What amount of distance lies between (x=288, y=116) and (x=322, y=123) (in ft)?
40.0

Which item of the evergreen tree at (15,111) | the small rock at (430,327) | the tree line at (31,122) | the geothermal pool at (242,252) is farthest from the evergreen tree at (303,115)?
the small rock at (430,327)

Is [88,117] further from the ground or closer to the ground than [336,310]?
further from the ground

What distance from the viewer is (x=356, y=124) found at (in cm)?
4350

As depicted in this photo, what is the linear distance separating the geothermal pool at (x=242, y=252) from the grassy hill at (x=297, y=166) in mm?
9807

* _What to produce_
Return the lines above, from the one containing "Which item of" to the end, exactly as they stand.

* _Task answer_
Which item of the evergreen tree at (15,111) | the small rock at (430,327) | the tree line at (31,122) | the geothermal pool at (242,252) is farthest from the evergreen tree at (303,115)?
the small rock at (430,327)

Is [88,117] further from the ground or closer to the ground than [336,310]?
further from the ground

What distance from the viewer is (x=356, y=124) found at (in cm)?
4350

As depicted in this photo, what is the linear distance separating the geothermal pool at (x=242, y=252) from the grassy hill at (x=297, y=166) in mm?
9807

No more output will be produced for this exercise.